(Closed) Thoughts on this situation:

posted 8 years ago in Etiquette
Post # 3
Member
2866 posts
Sugar bee
  • Wedding: September 2010

Yeah that woman needs to be put in her place. It’s your husband’s responsibility to stand up to her. Uninvited guests should NOT just show up at a rehersal dinner.

Of course I’d be pissed in that situation and probably would have taken her to the ladies room and given her a piece of my mind right there.

Post # 5
Member
7173 posts
Busy Beekeeper

What part of what does she think was rude?  The not inviting the kids to the wedding?  Or making the uninvited guests stand around during the RD?

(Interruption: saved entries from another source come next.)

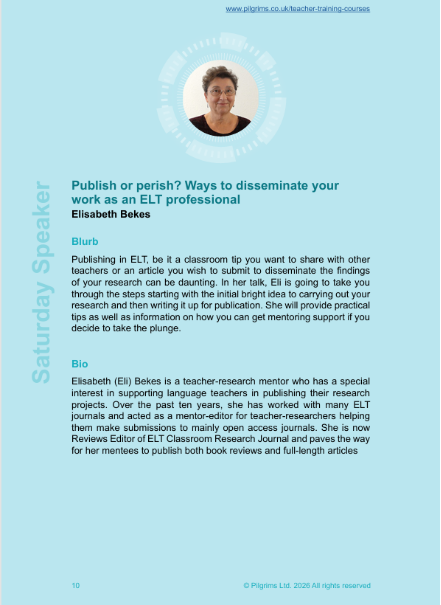 www.pilgrims.co.uk/teacher-training-courses

Saturday Speaker

Publish or perish? Ways to disseminate your work as an ELT professional
Elisabeth Bekes

Blurb

Publishing in ELT, be it a classroom tip you want to share with other teachers or an article you wish to submit to disseminate the findings of your research can be daunting. In her talk, Eli is going to take you through the steps starting with the initial bright idea to carrying out your research and then writing it up for publication. She will provide practical tips as well as information on how you can get mentoring support if you decide to take the plunge.

Bio

Elisabeth (Eli) Bekes is a teacher-research mentor who has a special interest in supporting language teachers in publishing their research projects. Over the past ten years, she has worked with many ELT journals and acted as a mentor-editor for teacher-researchers helping them make submissions to mainly open access journals. She is now Reviews Editor of ELT Classroom Research Journal and paves the way for her mentees to publish both book reviews and full-length articles

10

© Pilgrims Ltd. 2026 All rights reserved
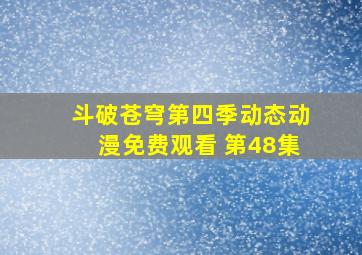 斗破苍穹第四季动态动漫免费观看 第48集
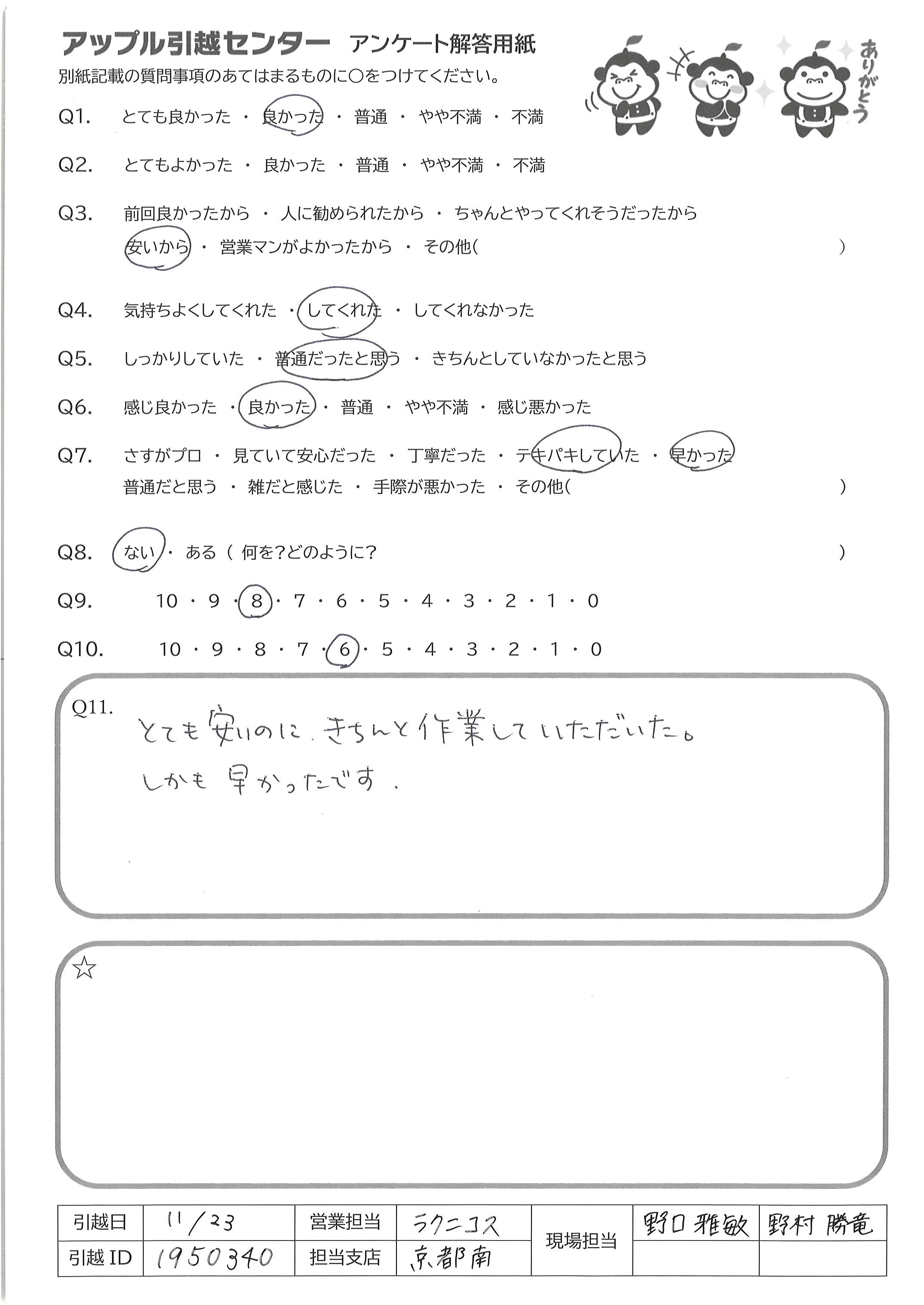 アップル引越センター　アンケート解答用紙
別紙記載の質問事項のあてはまるものに○をつけてください。

ありがとう

Q1.　とても良かった ・ 良かった ・ 普通 ・ やや不満 ・ 不満

Q2.　とてもよかった ・ 良かった ・ 普通 ・ やや不満 ・ 不満

Q3.　前回良かったから ・ 人に勧められたから ・ ちゃんとやってくれそうだったから
安いから ・ 営業マンがよかったから ・ その他(　　　　　　　　　　　　　　)

Q4.　気持ちよくしてくれた ・ してくれた ・ してくれなかった

Q5.　しっかりしていた ・ 普通だったと思う ・ きちんとしていなかったと思う

Q6.　感じ良かった ・ 良かった ・ 普通 ・ やや不満 ・ 感じ悪かった

Q7.　さすがプロ ・ 見ていて安心だった ・ 丁寧だった ・ テキパキしていた ・ 早かった
普通だと思う ・ 雑だと感じた ・ 手際が悪かった ・ その他(　　　　　　　　　　　　　　)

Q8.　ない ・ ある ( 何を?どのように?　　　　　　　　　　　　　　)

Q9.　10 ・ 9 ・ 8 ・ 7 ・ 6 ・ 5 ・ 4 ・ 3 ・ 2 ・ 1 ・ 0

Q10.　10 ・ 9 ・ 8 ・ 7 ・ 6 ・ 5 ・ 4 ・ 3 ・ 2 ・ 1 ・ 0

Q11.　とても安いのに、きちんと作業していただいた。
しかも 早かったです。

☆

| 引越日 | 11/23 | 営業担当 | ラクニコス | 現場担当 | 野口 雅敏 | 野村 勝竜 |
|---|---|---|---|---|---|---|
| 引越 ID | 1950340 | 担当支店 | 京都南 | | | |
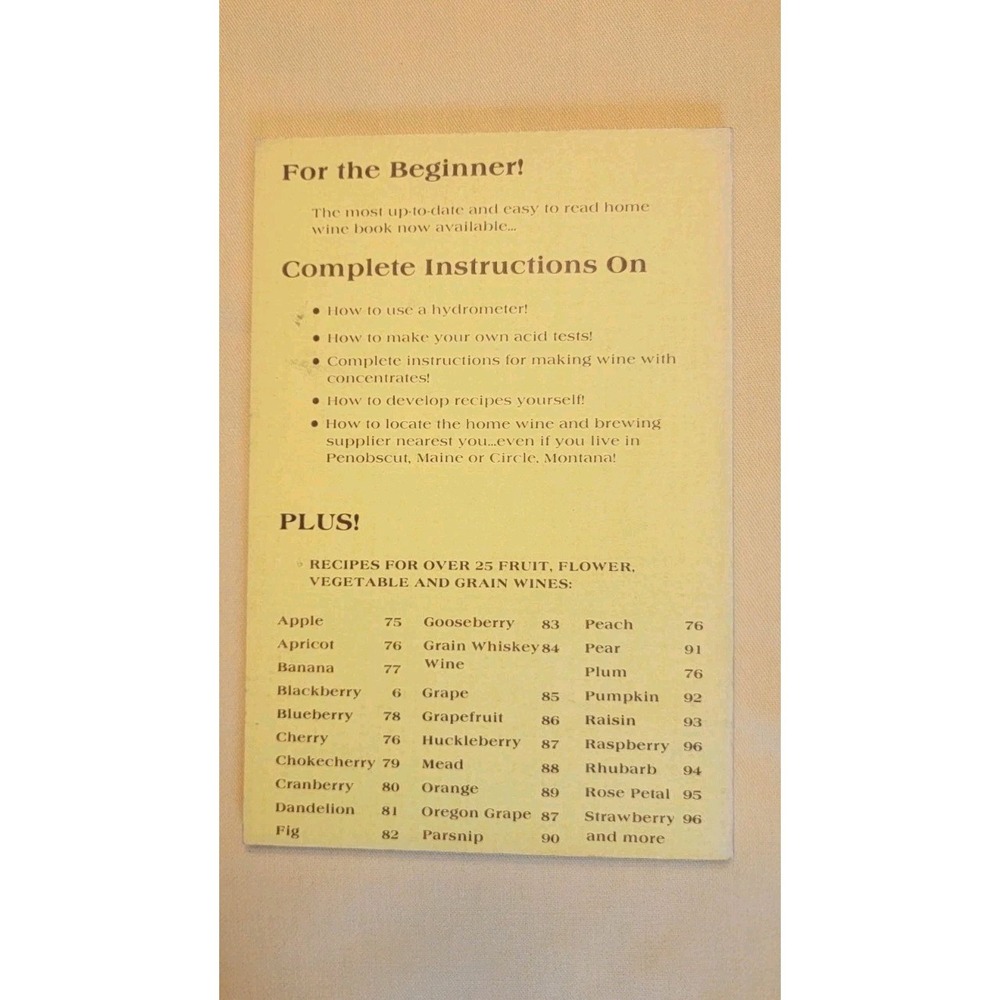 For the Beginner!

The most up-to-date and easy to read home wine book now available...

Complete Instructions On

• How to use a hydrometer!

• How to make your own acid tests!

• Complete instructions for making wine with concentrates!

• How to develop recipes yourself!

• How to locate the home wine and brewing supplier nearest you...even if you live in Penobscut, Maine or Circle, Montana!

PLUS!

RECIPES FOR OVER 25 FRUIT, FLOWER, VEGETABLE AND GRAIN WINES:

Apple 75
Apricot 76
Banana 77
Blackberry 6
Blueberry 78
Cherry 76
Chokecherry 79
Cranberry 80
Dandelion 81
Fig 82

Gooseberry 83
Grain Whiskey Wine 84
Grape 85
Grapefruit 86
Huckleberry 87
Mead 88
Orange 89
Oregon Grape 87
Parsnip 90

Peach 76
Pear 91
Plum 76
Pumpkin 92
Raisin 93
Raspberry 96
Rhubarb 94
Rose Petal 95
Strawberry 96
and more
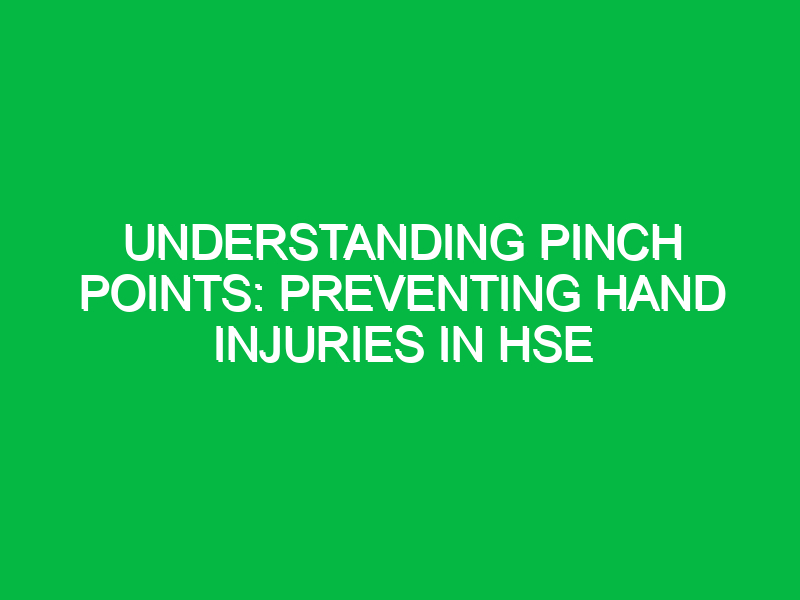 UNDERSTANDING PINCH POINTS: PREVENTING HAND INJURIES IN HSE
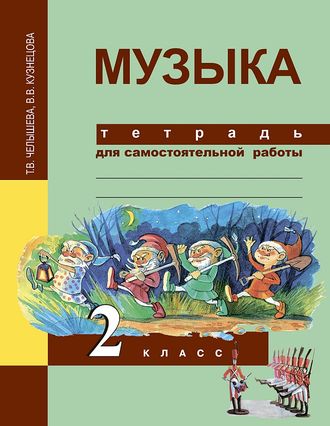 Т.В. ЧЕЛЫШЕВА, В.В. КУЗНЕЦОВА

МУЗЫКА

тетрадь

для самостоятельной работы

2 КЛАСС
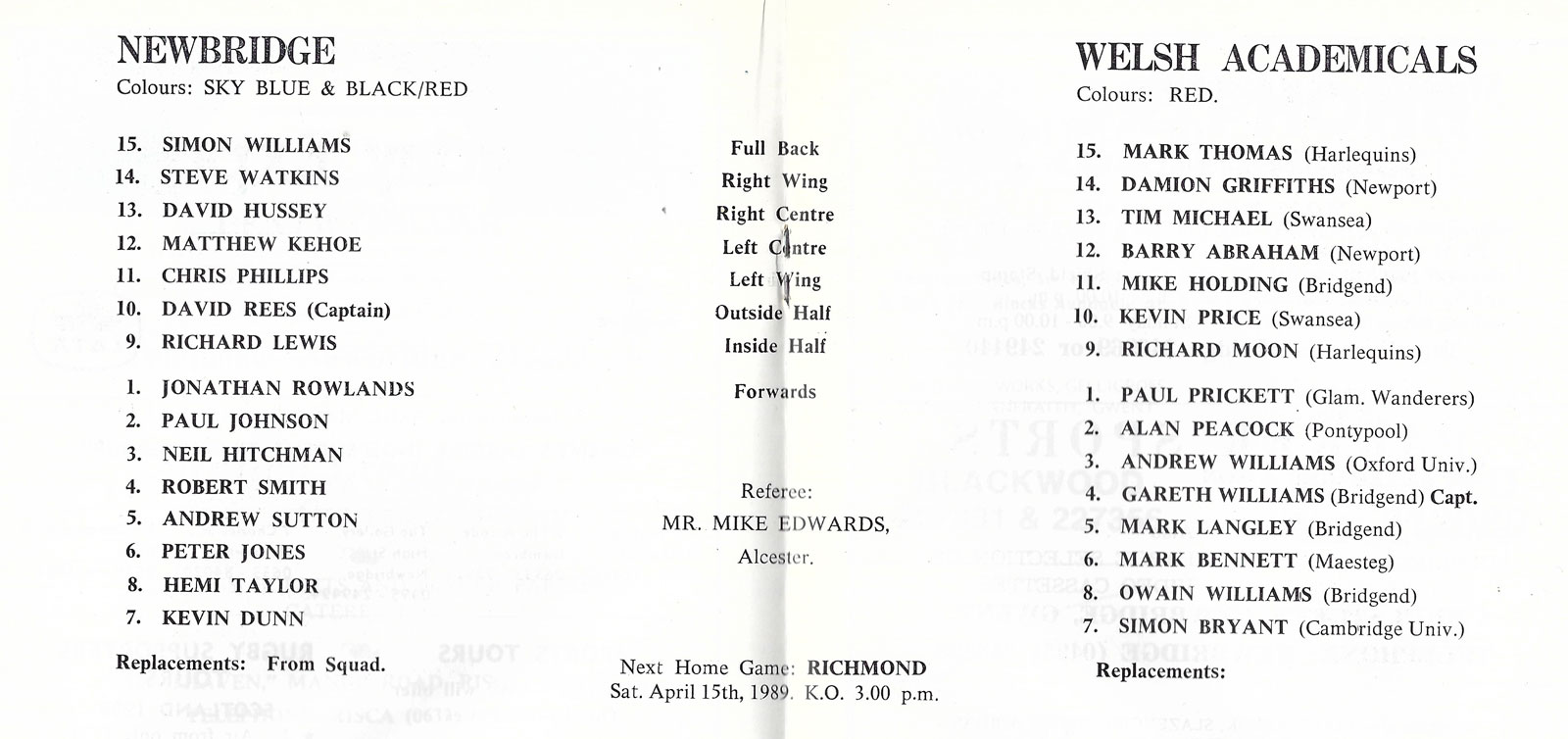 NEWBRIDGE
Colours: SKY BLUE & BLACK/RED

15. SIMON WILLIAMS
14. STEVE WATKINS
13. DAVID HUSSEY
12. MATTHEW KEHOE
11. CHRIS PHILLIPS
10. DAVID REES (Captain)
9. RICHARD LEWIS

1. JONATHAN ROWLANDS
2. PAUL JOHNSON
3. NEIL HITCHMAN
4. ROBERT SMITH
5. ANDREW SUTTON
6. PETER JONES
8. HEMI TAYLOR
7. KEVIN DUNN

Replacements: From Squad.

Full Back
Right Wing
Right Centre
Left Centre
Left Wing
Outside Half
Inside Half

Forwards

Referee:
MR. MIKE EDWARDS,
Alcester.

Next Home Game: RICHMOND
Sat. April 15th, 1989. K.O. 3.00 p.m.

WELSH ACADEMICALS
Colours: RED.

15. MARK THOMAS (Harlequins)
14. DAMION GRIFFITHS (Newport)
13. TIM MICHAEL (Swansea)
12. BARRY ABRAHAM (Newport)
11. MIKE HOLDING (Bridgend)
10. KEVIN PRICE (Swansea)
9. RICHARD MOON (Harlequins)

1. PAUL PRICKETT (Glam. Wanderers)
2. ALAN PEACOCK (Pontypool)
3. ANDREW WILLIAMS (Oxford Univ.)
4. GARETH WILLIAMS (Bridgend) Capt.
5. MARK LANGLEY (Bridgend)
6. MARK BENNETT (Maesteg)
8. OWAIN WILLIAMS (Bridgend)
7. SIMON BRYANT (Cambridge Univ.)

Replacements:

It sounds like you have a lot more issues with your Mother-In-Law than just wedding fallout.

Post # 6
Member
542 posts
Busy bee
  • Wedding: March 2011

Wow!! There is some serious audacity there! I can’t believe they showed up without confirming with you beforehand that it was okay. And if they did get an okay from your Mother-In-Law, then SHE should have let you know they were coming, especially if she just expected you to pay for them. 10 univited guests is A LOT! It doesn’t sound like you guys were rude to them at all, however. What IS rude is your Mother-In-Law showing up way late and just expecting you to pay for guests that you didn’t even invite AND who declined to come to your wedding! How odd….

Sorry you had to deal with this!

Post # 8
Member
237 posts
Helper bee
  • Wedding: July 2011

I would be very upset with your in-laws and I would tell your hubby that he needs to do something about it. It stinks that it made a mess of your big day but it could make a mess if a lot more if he does not get them in their place.

I must say that I am impressed that you controlled yourself that night – that shows  a lot of character. I don’t know that I would have been able to keep my cool.

 

Post # 9
Member
7173 posts
Busy Beekeeper

@ams12: I think it’s interesting that she says you were rude in a situation she wasn’t even at.

Isn’t that a he-said/she-said type argument – where no one wins?  That’s why I thought it was really about something else….

What does your Darling Husband think about all this?

Post # 11
Member
1235 posts
Bumble bee
  • Wedding: July 2011

Some people need to just go into hiding never to be seen again.

Post # 12
Member
1871 posts
Buzzing bee
  • Wedding: February 2011

Okay, here’s what I think. Please don’t be mad at me.

SO: YES, your inlaws were completely out of line. Your Mother-In-Law is completely out line. Did they commit a major faux pas? Yes, absolutely. Am I on your side, yes, I am. Your Mother-In-Law is totally wrong to be mad–in fact, she should be apologizing.

Having said that, NO, you were not rude. Absolutely not. But you asked an etiquette question, so here’s the answer on that: etiquette is all about how you make someone else feel. It’s your code of conduct that’s not contigent upon how others behave. So even though she is wrong, wrong, wrong, and they were wrong, wrong, wrong, at the end of the day, your in-laws shouldn’t have been made to feel awkward. Now, let me be clear: I believe that you dealt with it gracefully, so I’d be curious to know why specifically she/they felt they were treated rudely.

The topic ‘Thoughts on this situation:’ is closed to new replies.